Thank you for all your do for the Kingdom of God!

God bless,

Richard

Richard, of course any consistent Christian is opposed to any atrocity or war crime, whoever commits it. But the fact that the Allies in WW2 were guilty of such (say in the fire-bombing of Dresden) does not make me want to adopt a neutral posture, not caring whether the Allies or the Axis prevailed. I don’t believe Christians can become a spiritual Switzerland.

In one of your recent posts on conscription you said that young men should dodge, avoid, and evade the draft. I would very much like to do this if the time ever comes. I will not be fighting for the God-haters.

How exactly do young men dodge, avoid, and evade the draft?

Thank you kindly,

J

J, start by not registering. And second, stay abreast of any new legislation when it comes to the draft, and fight it when it appears.

Affordability?

I have been reading your blog regularly since circa 2015, yet have not heretofore written you (I am greatly impressed with the variety of your titles for the Letters segment, by the way).

Of the myriad challenges with which the church must deal today, one I have heard little discussed, yet which bears its silent influence upon the state of our culture, is the increasing cost of living in our cities and the concomitant demand for two-income households (one might argue, actually, that costs are driven up by the preponderance of dual income households, which in turn sets the new standard). The issue is that Christian couples who desire to raise their own children and who see the value of the woman’s primary sphere of activity being in the home find it difficult to settle in our cultural epicentres. This leaves the metropolises largely shorn of Christian influence, and it means that the culture-makers and political leaders residing in these nodal regions govern us whilst increasingly oblivious to what Christianity even is, with nary a constraint upon their conscience, since there is none to whisper, “You should not have your brother’s wife”, in their ear.

--------------------------------

(Task): According to the letters excerpt, why are the metropolises left largely without Christian influence? Answer in one to three sentences.

--------------------------------

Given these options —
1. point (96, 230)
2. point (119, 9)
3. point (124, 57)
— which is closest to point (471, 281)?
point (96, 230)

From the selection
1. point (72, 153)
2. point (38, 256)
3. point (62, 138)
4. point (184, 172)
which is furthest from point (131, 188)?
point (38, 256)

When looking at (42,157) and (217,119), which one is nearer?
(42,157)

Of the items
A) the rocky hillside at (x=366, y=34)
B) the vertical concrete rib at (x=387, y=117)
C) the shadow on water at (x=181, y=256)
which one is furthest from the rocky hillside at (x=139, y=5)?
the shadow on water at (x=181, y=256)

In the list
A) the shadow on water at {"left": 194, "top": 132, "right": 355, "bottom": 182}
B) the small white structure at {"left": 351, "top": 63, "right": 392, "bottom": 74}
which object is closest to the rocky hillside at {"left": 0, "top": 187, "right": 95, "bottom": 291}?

--------------------------------

(Task response): Living costs in the cities keep rising, and households are expected to have two incomes. This makes it hard for Christian couples to settle there if they want to raise their own children, with the woman's primary sphere of activity in the home. As a result, these couples stay away from the cultural epicentres, and the metropolises are largely shorn of Christian influence.